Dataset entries

-*-*-

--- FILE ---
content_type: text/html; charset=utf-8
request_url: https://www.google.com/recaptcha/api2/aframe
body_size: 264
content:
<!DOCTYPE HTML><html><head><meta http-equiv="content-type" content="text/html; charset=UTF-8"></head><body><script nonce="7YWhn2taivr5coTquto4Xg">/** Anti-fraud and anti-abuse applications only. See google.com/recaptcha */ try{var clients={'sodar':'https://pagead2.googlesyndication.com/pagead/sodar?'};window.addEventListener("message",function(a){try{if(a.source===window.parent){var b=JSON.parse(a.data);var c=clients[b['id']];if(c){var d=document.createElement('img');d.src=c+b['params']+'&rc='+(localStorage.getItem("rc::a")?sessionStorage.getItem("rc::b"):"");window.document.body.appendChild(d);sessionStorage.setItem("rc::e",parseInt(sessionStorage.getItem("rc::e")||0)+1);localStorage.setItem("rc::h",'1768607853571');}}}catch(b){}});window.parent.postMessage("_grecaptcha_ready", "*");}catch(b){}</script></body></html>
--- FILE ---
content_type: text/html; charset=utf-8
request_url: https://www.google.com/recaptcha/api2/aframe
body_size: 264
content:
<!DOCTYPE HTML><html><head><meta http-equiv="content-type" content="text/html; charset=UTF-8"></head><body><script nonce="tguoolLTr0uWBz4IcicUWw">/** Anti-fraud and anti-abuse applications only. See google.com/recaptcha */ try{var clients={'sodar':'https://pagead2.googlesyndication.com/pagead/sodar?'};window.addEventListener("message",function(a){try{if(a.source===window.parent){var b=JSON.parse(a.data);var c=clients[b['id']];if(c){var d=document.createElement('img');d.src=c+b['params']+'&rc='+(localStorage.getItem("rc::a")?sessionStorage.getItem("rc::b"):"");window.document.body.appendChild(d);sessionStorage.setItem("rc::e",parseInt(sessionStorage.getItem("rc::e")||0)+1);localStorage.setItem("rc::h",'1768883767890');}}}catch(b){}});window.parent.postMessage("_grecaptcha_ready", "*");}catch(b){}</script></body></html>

-*-*-

*EXERCISE PROMPT*
Your task is to output the full set of records exactly as presented.

*ANSWER SPACE*
--- FILE ---
content_type: text/html; charset=utf-8
request_url: https://www.google.com/recaptcha/api2/aframe
body_size: 264
content:
<!DOCTYPE HTML><html><head><meta http-equiv="content-type" content="text/html; charset=UTF-8"></head><body><script nonce="7YWhn2taivr5coTquto4Xg">/** Anti-fraud and anti-abuse applications only. See google.com/recaptcha */ try{var clients={'sodar':'https://pagead2.googlesyndication.com/pagead/sodar?'};window.addEventListener("message",function(a){try{if(a.source===window.parent){var b=JSON.parse(a.data);var c=clients[b['id']];if(c){var d=document.createElement('img');d.src=c+b['params']+'&rc='+(localStorage.getItem("rc::a")?sessionStorage.getItem("rc::b"):"");window.document.body.appendChild(d);sessionStorage.setItem("rc::e",parseInt(sessionStorage.getItem("rc::e")||0)+1);localStorage.setItem("rc::h",'1768607853571');}}}catch(b){}});window.parent.postMessage("_grecaptcha_ready", "*");}catch(b){}</script></body></html>
--- FILE ---
content_type: text/html; charset=utf-8
request_url: https://www.google.com/recaptcha/api2/aframe
body_size: 264
content:
<!DOCTYPE HTML><html><head><meta http-equiv="content-type" content="text/html; charset=UTF-8"></head><body><script nonce="tguoolLTr0uWBz4IcicUWw">/** Anti-fraud and anti-abuse applications only. See google.com/recaptcha */ try{var clients={'sodar':'https://pagead2.googlesyndication.com/pagead/sodar?'};window.addEventListener("message",function(a){try{if(a.source===window.parent){var b=JSON.parse(a.data);var c=clients[b['id']];if(c){var d=document.createElement('img');d.src=c+b['params']+'&rc='+(localStorage.getItem("rc::a")?sessionStorage.getItem("rc::b"):"");window.document.body.appendChild(d);sessionStorage.setItem("rc::e",parseInt(sessionStorage.getItem("rc::e")||0)+1);localStorage.setItem("rc::h",'1768883767890');}}}catch(b){}});window.parent.postMessage("_grecaptcha_ready", "*");}catch(b){}</script></body></html>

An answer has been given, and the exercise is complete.